Мертвая птица честнее живой.

Живая врет всем телом: пыжится, притворяется здоровой, скачет по ветке, будто ей век еще скакать. А мертвая лежит как есть. Правдивая. И вот из этой правды, из тряпочки перьев и косточек, можно сделать вечное. Аркадий Вейде так и говорил ученикам, когда они еще были: «Мы не убиваем. Мы отменяем смерть. Разница есть».

Жил он в Томске, в старом деревянном доме с кружевными наличниками на улице Дзержинского — из тех домов, что стоят тут с купеческих времен и помнят, кажется, еще каторжан. Первый этаж занимала мастерская. Пахло в ней formalином, дубовой стружкой и мышьяковым мылом — запахом, который въелся Аркадию под кожу так, что и в бане не отмывался.

Любил он немногое. Чай с чабрецом — потому что чабрец горчит правильно, честно. Старый патефон. И птиц. Особенно птиц. Звери у него получались хорошо, но в птице был вызов: перо не терпит вранья, чуть переусердствуешь с проволокой — и вместо полета выйдет пугало. У Аркадия не выходило пугало никогда. У него синицы сидели на ветке так, что рука сама тянулась спугнуть.

Зимой в Томске темнеет в четыре. К пяти двор за окном становился синим, потом черным, и в этой черноте, если долго смотреть, начинало казаться, что чучела на полках поворачивают головы. Аркадий не боялся. Профессия.

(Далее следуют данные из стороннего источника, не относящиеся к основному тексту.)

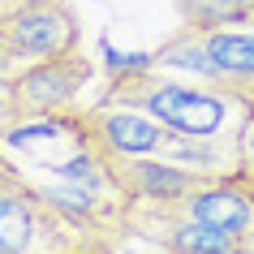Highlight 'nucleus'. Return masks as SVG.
Here are the masks:
<instances>
[{
  "instance_id": "obj_1",
  "label": "nucleus",
  "mask_w": 254,
  "mask_h": 254,
  "mask_svg": "<svg viewBox=\"0 0 254 254\" xmlns=\"http://www.w3.org/2000/svg\"><path fill=\"white\" fill-rule=\"evenodd\" d=\"M104 104H129L168 125L177 138H241L250 104L198 78H168L155 61L138 56L112 73Z\"/></svg>"
},
{
  "instance_id": "obj_8",
  "label": "nucleus",
  "mask_w": 254,
  "mask_h": 254,
  "mask_svg": "<svg viewBox=\"0 0 254 254\" xmlns=\"http://www.w3.org/2000/svg\"><path fill=\"white\" fill-rule=\"evenodd\" d=\"M181 211L194 215V220H207L215 228H228L237 237H250L254 224V194L241 186L237 177H215V181H202L186 202Z\"/></svg>"
},
{
  "instance_id": "obj_5",
  "label": "nucleus",
  "mask_w": 254,
  "mask_h": 254,
  "mask_svg": "<svg viewBox=\"0 0 254 254\" xmlns=\"http://www.w3.org/2000/svg\"><path fill=\"white\" fill-rule=\"evenodd\" d=\"M0 48L22 61H48V56L82 48V26L65 0H26L4 26H0Z\"/></svg>"
},
{
  "instance_id": "obj_13",
  "label": "nucleus",
  "mask_w": 254,
  "mask_h": 254,
  "mask_svg": "<svg viewBox=\"0 0 254 254\" xmlns=\"http://www.w3.org/2000/svg\"><path fill=\"white\" fill-rule=\"evenodd\" d=\"M228 177H237L241 186H246V190H250V194H254V168H246V164H241L237 173H228Z\"/></svg>"
},
{
  "instance_id": "obj_11",
  "label": "nucleus",
  "mask_w": 254,
  "mask_h": 254,
  "mask_svg": "<svg viewBox=\"0 0 254 254\" xmlns=\"http://www.w3.org/2000/svg\"><path fill=\"white\" fill-rule=\"evenodd\" d=\"M13 121H17V108H13V99H9V91L0 86V129L13 125Z\"/></svg>"
},
{
  "instance_id": "obj_4",
  "label": "nucleus",
  "mask_w": 254,
  "mask_h": 254,
  "mask_svg": "<svg viewBox=\"0 0 254 254\" xmlns=\"http://www.w3.org/2000/svg\"><path fill=\"white\" fill-rule=\"evenodd\" d=\"M91 73H95L91 56H82V48H73V52L48 56V61H30V65L13 69L9 82H0V86L9 91L17 117H39V112L73 108V99L91 82Z\"/></svg>"
},
{
  "instance_id": "obj_3",
  "label": "nucleus",
  "mask_w": 254,
  "mask_h": 254,
  "mask_svg": "<svg viewBox=\"0 0 254 254\" xmlns=\"http://www.w3.org/2000/svg\"><path fill=\"white\" fill-rule=\"evenodd\" d=\"M151 61L160 69H181L198 82L224 86L254 108V30L181 26Z\"/></svg>"
},
{
  "instance_id": "obj_14",
  "label": "nucleus",
  "mask_w": 254,
  "mask_h": 254,
  "mask_svg": "<svg viewBox=\"0 0 254 254\" xmlns=\"http://www.w3.org/2000/svg\"><path fill=\"white\" fill-rule=\"evenodd\" d=\"M13 65H17V61H13L9 52H4V48H0V82H9V73H13Z\"/></svg>"
},
{
  "instance_id": "obj_2",
  "label": "nucleus",
  "mask_w": 254,
  "mask_h": 254,
  "mask_svg": "<svg viewBox=\"0 0 254 254\" xmlns=\"http://www.w3.org/2000/svg\"><path fill=\"white\" fill-rule=\"evenodd\" d=\"M0 155L22 168H39L52 181L69 186H91L121 194L112 181V151L91 125V112L61 108V112H39V117H17L13 125L0 129Z\"/></svg>"
},
{
  "instance_id": "obj_6",
  "label": "nucleus",
  "mask_w": 254,
  "mask_h": 254,
  "mask_svg": "<svg viewBox=\"0 0 254 254\" xmlns=\"http://www.w3.org/2000/svg\"><path fill=\"white\" fill-rule=\"evenodd\" d=\"M112 181H117L125 207H181V202L211 177H198L173 160L151 155H112Z\"/></svg>"
},
{
  "instance_id": "obj_15",
  "label": "nucleus",
  "mask_w": 254,
  "mask_h": 254,
  "mask_svg": "<svg viewBox=\"0 0 254 254\" xmlns=\"http://www.w3.org/2000/svg\"><path fill=\"white\" fill-rule=\"evenodd\" d=\"M9 173H17V168H13L9 160H4V155H0V177H9Z\"/></svg>"
},
{
  "instance_id": "obj_12",
  "label": "nucleus",
  "mask_w": 254,
  "mask_h": 254,
  "mask_svg": "<svg viewBox=\"0 0 254 254\" xmlns=\"http://www.w3.org/2000/svg\"><path fill=\"white\" fill-rule=\"evenodd\" d=\"M22 4H26V0H0V26H4V22H9V17L22 9Z\"/></svg>"
},
{
  "instance_id": "obj_9",
  "label": "nucleus",
  "mask_w": 254,
  "mask_h": 254,
  "mask_svg": "<svg viewBox=\"0 0 254 254\" xmlns=\"http://www.w3.org/2000/svg\"><path fill=\"white\" fill-rule=\"evenodd\" d=\"M181 26H246L254 0H177Z\"/></svg>"
},
{
  "instance_id": "obj_16",
  "label": "nucleus",
  "mask_w": 254,
  "mask_h": 254,
  "mask_svg": "<svg viewBox=\"0 0 254 254\" xmlns=\"http://www.w3.org/2000/svg\"><path fill=\"white\" fill-rule=\"evenodd\" d=\"M237 254H254V246H246V250H237Z\"/></svg>"
},
{
  "instance_id": "obj_7",
  "label": "nucleus",
  "mask_w": 254,
  "mask_h": 254,
  "mask_svg": "<svg viewBox=\"0 0 254 254\" xmlns=\"http://www.w3.org/2000/svg\"><path fill=\"white\" fill-rule=\"evenodd\" d=\"M86 112H91L95 134L108 142L112 155H164L168 138H173L168 125H160L151 112L129 104H99V108H86Z\"/></svg>"
},
{
  "instance_id": "obj_10",
  "label": "nucleus",
  "mask_w": 254,
  "mask_h": 254,
  "mask_svg": "<svg viewBox=\"0 0 254 254\" xmlns=\"http://www.w3.org/2000/svg\"><path fill=\"white\" fill-rule=\"evenodd\" d=\"M241 164L254 168V108H250V117H246V125H241Z\"/></svg>"
}]
</instances>
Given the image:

В ту зиму завелся у него странный заказчик.

Мужчина под пятьдесят, крепкий, с руками пахаря и лицом, которое ты вроде видел, а вспомнить не можешь. Приносил дичь. Много. То зайца, то лису, то глухаря — но всегда с одной особенностью: шкуры были сняты чисто, аккуратно, профессионально. Не охотником. Кем-то, кто умеет работать с телом и не жалеет времени.

— Сам-то не пробовали набивать? — спросил как-то Аркадий. — Руки, вижу, ладные.

— Пробовал, — ответил тот и улыбнулся, показав ровные зубы. — На большом только не выходит красиво. Кожа тянется. Хочу научиться. У большого своя стать.

Аркадий тогда не понял, о чем он. Понял позже.

Патефон в тот вечер крутил старую пластинку — переписанную с кассеты, шипящую:

«Где твои крылья, которые нравились мне?»

Заказчик принес мешок. Тяжелый. Поставил у порога и сказал, что заготовку сделал сам, начерно, а Аркадия просит «навести взгляд» — глаза, мол, у него не получаются, стеклянные, а хочется, чтоб как живые.

— Что за зверь? — Аркадий развязал мешок.

Внутри лежала работа.

Он смотрел на нее долго. Руки, знавшие каждую птицу тайги, вдруг перестали слушаться. Потому что то, что лежало в мешке, было выделано по всем правилам ремесла — с проволочным каркасом, с паклей, с аккуратными швами по спине. Мастерски. Любовно.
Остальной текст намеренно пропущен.